Automating Azure Synapse Analytics and Azure Analysis Services Tabular, or Power BI Dataset

Published Feb 22 2021 03:13 PM 8,739 Views
Microsoft

Writer: Derek Daniels, Senior Business Intelligence Consultant

Technical Reviewers:

  • Mark Kromer, Principal Program Manager, Azure Data Factory (Microsoft)
  • Patrick LeBlanc, Principal Program Manager, Power BI Customer Account Team (Microsoft)
  • Phil Bennett, IT Software Development Engineer (Microsoft)

 

Published: January 2021

Applies to: SQL Server Integration Services (on-premises), Azure Data Factory, Azure Synapse Analytics workspace (formerly Azure SQL DW), Azure Analysis Services and Azure Logic Apps

 

Summary

This article describes an example of how to automate an ELT (extract, load, transform) for your data warehouse and tabular model reporting solutions (AAS (Azure Analysis Services) or Power BI (PBI) dataset) within Azure Synapse Analytics workspace (/studio).  The key differentiator of this paper is that the data sits on-premises, and Azure Data Factory is prohibited (i.e. blocked) from accessing the data but, SSIS on-premises can access the data. 

 

Introduction

If you’re looking at moving your on-premises BI solution to Azure to leverage the power of Azure Synapse Analytics, but your data is hidden behind a firewall that won’t allow Azure Data Factory access, then this solution could help you.  This article will provide you with a possible Azure solution architecture design to assist you.

 

This article was created when I began my journey of moving my clients data from an on-premises 2016 SQL Server to Azure. At that time there was no one article that showed a possible end-to-end solution.  Here I’ve captured a lot the steps I took to craft my final Automated Azure self-serve BI Solution.

 

This article assumes you’ve already successfully setup and configured the following:

  1. A self-hosted IR (integration runtime)
  2. Azure Synapse Analytics workspace.  If not, you can start by going to Microsoft Docs Get Started with Azure Synapse Analytics.  Make sure database permissions are setup correctly under Manage > Security > Access Control (Secure your Synapse workspace (preview)).
    1. If you prefer YouTube videos, Advancing Analytics - The Synapse Sessions might be a good start too.
  3. Have a working SSIS (SQL Server Integration Services) environment already setup for deployment. 
  4. Built out and deployed a tabular model.  If not, there are numerous resources to assist you with this, including Microsoft Documents Lesson 1: Create a New Tabular Model Project.

 

Setup

First (if you haven’t already), download and install Azure Feature Pack for Integration Services (SSIS) for your version of SSIS.  Within this feature pack you’ll want to leverage the Flexible File Destination component to save off the data as Parquet file format in ADLS Gen. 2 (Azure Data Lake Storage Gen. 2/ Blob).
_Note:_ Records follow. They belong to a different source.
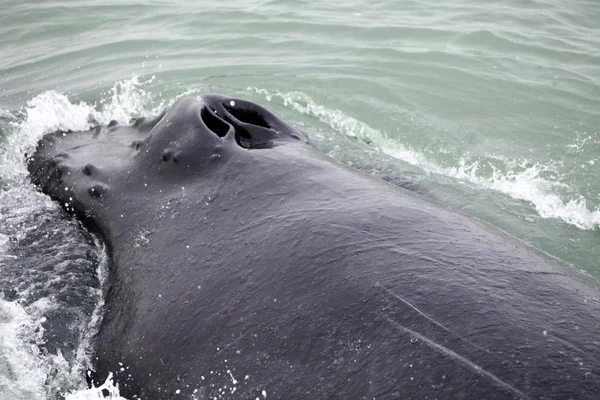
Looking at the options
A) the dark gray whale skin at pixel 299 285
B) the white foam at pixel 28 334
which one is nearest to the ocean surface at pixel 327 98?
the white foam at pixel 28 334

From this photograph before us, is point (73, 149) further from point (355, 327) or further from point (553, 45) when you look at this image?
point (553, 45)

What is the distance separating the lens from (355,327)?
11.1 feet

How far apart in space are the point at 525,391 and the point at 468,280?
2.49 feet

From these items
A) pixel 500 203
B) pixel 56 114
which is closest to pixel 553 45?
pixel 500 203

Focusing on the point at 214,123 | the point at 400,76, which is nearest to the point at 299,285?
the point at 214,123

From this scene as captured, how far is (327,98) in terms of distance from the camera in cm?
1116

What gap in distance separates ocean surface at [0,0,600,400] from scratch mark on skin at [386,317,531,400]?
4.16ft

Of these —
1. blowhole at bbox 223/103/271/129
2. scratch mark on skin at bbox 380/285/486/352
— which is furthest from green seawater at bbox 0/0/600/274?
scratch mark on skin at bbox 380/285/486/352

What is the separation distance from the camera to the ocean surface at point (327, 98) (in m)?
5.23

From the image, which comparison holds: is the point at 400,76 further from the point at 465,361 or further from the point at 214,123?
the point at 465,361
The caveat with Parquet files is that they have a major dependence on Java.  This created quite the hiccup for me.  While I used Oracle's Java SE Runtime Environment, I still had to make some changes to the System Properties where the SSIS Environment sits.  I found the 11 minute YouTube video How to Install Java JDK on Windows 10 (with JAVA_HOME) (March 2020) quite helpful in setting up and validating the setup.

 

Within your new SSIS Project, you’ll need to create connections to your source system(s) and Azure Storage connection manager.

 

Extract Load Transform (ELT)

The advantage of placing the data directly from the source into Blob Storage is that it strips away any metadata type mismatch issues.  Once completed the data is transformed into a star schema to be later consumed by AAS. 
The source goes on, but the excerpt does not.